> [TO DO]
Copy all lines in the data that contain the string "files".

(Items listed in a dataset)
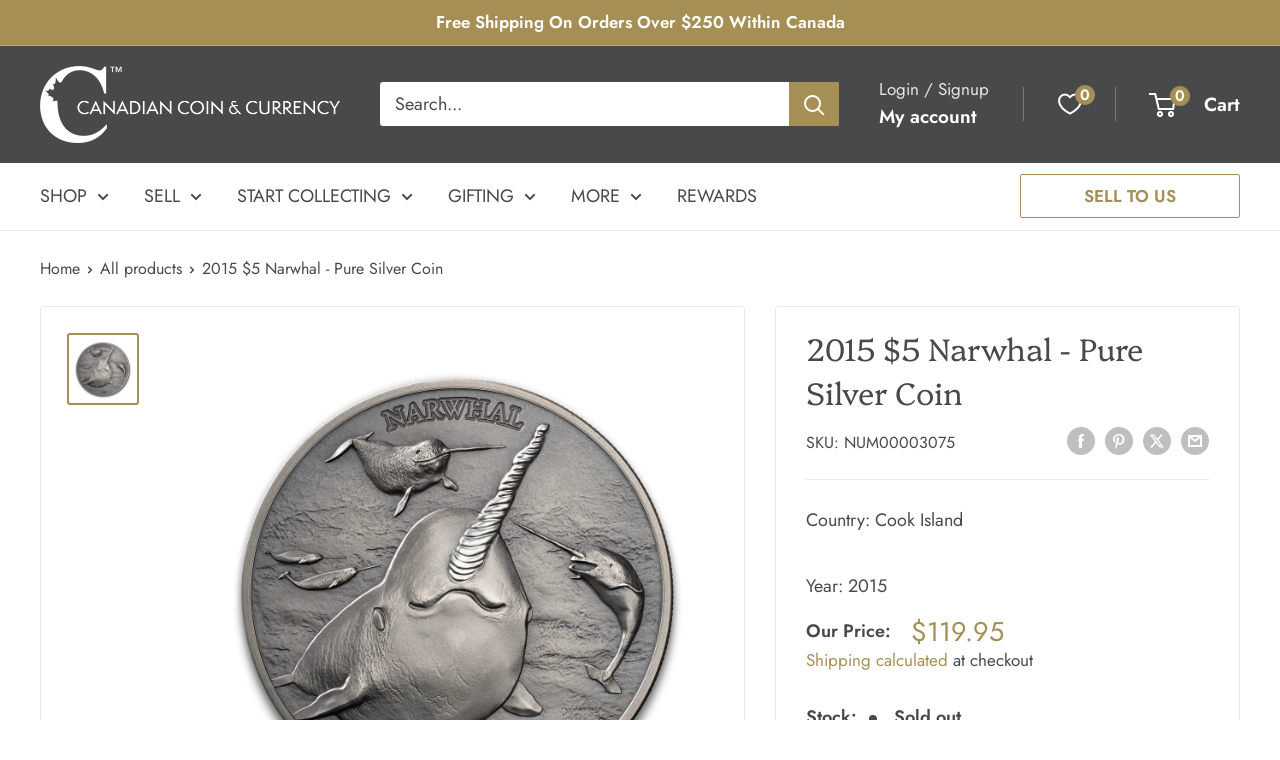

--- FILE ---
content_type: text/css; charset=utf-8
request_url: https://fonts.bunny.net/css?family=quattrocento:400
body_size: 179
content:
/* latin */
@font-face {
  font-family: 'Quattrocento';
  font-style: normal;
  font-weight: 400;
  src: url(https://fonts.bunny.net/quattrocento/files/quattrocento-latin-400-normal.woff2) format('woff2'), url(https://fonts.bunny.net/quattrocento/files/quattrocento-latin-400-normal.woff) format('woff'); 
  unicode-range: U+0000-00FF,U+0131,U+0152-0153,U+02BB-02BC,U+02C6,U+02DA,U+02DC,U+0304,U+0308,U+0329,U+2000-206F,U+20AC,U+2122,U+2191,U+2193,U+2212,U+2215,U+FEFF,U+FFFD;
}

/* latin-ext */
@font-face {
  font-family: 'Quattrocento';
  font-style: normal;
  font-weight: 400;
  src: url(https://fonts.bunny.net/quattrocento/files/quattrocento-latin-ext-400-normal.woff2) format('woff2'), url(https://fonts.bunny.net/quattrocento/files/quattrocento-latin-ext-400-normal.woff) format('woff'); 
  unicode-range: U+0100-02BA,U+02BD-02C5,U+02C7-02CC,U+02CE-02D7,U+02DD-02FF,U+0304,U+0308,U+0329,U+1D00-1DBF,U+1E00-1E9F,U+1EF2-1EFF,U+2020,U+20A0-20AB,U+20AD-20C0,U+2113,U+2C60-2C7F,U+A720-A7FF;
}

* * *

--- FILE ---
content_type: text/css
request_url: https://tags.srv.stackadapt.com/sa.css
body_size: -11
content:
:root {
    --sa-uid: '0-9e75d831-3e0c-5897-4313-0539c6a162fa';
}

> [EXERCISE ANSWER]
  src: url(https://fonts.bunny.net/quattrocento/files/quattrocento-latin-400-normal.woff2) format('woff2'), url(https://fonts.bunny.net/quattrocento/files/quattrocento-latin-400-normal.woff) format('woff'); 
  src: url(https://fonts.bunny.net/quattrocento/files/quattrocento-latin-ext-400-normal.woff2) format('woff2'), url(https://fonts.bunny.net/quattrocento/files/quattrocento-latin-ext-400-normal.woff) format('woff'); 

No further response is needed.